In columns starting in the year 2000, annualised rates of return for ten different asset classes are plotted, including their in-house one (the white boxes). The best performers for each year are at the top, the others in descending order. Annual variations are huge and quite shocking, emerging market equities down 53 per cent in 2008 only to return a whopping 79 per cent the very next year.
Some years are good for every class bar none, many turn out to be a mixed bag with anything from up 25 to down 22 per cent between the top and bottom for that year. A few years have been really grim with 8 out of ten posting double digit losses.
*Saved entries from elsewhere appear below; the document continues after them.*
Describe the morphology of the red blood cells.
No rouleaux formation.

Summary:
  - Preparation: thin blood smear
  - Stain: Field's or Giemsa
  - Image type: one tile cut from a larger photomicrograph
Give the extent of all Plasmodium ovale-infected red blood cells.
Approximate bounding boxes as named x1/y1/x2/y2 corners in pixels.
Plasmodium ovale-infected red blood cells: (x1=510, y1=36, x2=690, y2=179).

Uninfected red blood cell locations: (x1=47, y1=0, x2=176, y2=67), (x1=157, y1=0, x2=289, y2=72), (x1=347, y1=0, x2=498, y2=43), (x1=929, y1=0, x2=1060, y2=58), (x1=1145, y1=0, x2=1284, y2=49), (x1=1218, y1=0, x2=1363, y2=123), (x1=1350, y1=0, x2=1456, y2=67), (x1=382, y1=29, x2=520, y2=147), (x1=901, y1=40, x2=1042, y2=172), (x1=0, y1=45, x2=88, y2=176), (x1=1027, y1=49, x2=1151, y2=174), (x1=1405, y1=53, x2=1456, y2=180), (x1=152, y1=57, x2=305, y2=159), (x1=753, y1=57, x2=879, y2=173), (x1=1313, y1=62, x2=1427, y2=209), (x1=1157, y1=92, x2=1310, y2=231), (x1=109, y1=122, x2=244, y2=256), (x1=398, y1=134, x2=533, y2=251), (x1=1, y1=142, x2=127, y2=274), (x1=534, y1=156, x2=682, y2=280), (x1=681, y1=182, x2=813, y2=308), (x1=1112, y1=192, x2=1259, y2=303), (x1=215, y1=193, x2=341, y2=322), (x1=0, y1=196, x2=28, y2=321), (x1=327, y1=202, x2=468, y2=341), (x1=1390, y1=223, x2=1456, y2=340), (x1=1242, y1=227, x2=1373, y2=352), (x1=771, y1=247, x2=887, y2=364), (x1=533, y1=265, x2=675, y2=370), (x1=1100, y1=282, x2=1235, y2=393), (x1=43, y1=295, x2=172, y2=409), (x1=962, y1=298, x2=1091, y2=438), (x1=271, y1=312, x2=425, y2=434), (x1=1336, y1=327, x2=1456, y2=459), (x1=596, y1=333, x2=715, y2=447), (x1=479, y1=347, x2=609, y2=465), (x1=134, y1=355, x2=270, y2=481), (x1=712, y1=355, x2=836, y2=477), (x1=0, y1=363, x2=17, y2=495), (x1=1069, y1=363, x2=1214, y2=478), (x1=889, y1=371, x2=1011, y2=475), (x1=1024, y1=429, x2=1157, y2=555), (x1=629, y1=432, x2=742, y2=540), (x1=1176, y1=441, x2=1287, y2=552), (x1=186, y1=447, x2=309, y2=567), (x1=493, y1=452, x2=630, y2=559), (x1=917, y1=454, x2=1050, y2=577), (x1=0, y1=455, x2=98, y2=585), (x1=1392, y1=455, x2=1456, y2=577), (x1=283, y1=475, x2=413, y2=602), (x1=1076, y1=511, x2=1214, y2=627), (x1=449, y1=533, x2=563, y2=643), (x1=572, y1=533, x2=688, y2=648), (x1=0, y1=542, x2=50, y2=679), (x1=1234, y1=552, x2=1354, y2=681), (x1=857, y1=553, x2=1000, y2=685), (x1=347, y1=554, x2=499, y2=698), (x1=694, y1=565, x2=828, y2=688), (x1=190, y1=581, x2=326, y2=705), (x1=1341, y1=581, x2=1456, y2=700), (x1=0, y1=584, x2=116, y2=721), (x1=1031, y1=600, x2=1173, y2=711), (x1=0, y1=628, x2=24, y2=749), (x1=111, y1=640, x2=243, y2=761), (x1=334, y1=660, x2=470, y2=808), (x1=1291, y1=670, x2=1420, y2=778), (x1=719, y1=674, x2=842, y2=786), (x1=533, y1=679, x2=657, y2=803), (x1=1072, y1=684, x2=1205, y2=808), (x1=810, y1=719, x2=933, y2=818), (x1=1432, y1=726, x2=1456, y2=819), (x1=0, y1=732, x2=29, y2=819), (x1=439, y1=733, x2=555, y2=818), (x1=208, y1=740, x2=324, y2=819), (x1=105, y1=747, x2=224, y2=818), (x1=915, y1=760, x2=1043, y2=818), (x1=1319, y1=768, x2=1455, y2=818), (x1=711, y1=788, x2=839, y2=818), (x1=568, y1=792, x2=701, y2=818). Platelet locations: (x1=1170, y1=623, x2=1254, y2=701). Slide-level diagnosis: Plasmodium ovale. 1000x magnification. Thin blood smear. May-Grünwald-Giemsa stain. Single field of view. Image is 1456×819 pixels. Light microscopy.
The column on the very far right is worth a close look as it measures the historical volatility of each class over this 16 year period. Perhaps not surprisingly emerging market equities are at the top and cash at the bottom; fixed income a little notch above that reaffirming the theory that older investors ought to hold these.
The column just to the left of volatility plots annualised returns over all the years and will probably be considered rather pedestrian compared to the 5 to 10 per cent most investors have imprinted on their brains. My hunch is that the longer the range of annualised periods studied the smaller the returns and the closer they will map each other.
For technical analysts it’s probably a good idea to keep these last two columns in mind when picking your favourite market at the start of the year; refrain from being overoptimistic. It’s also worth thinking of when working out measured targets for predicted trends.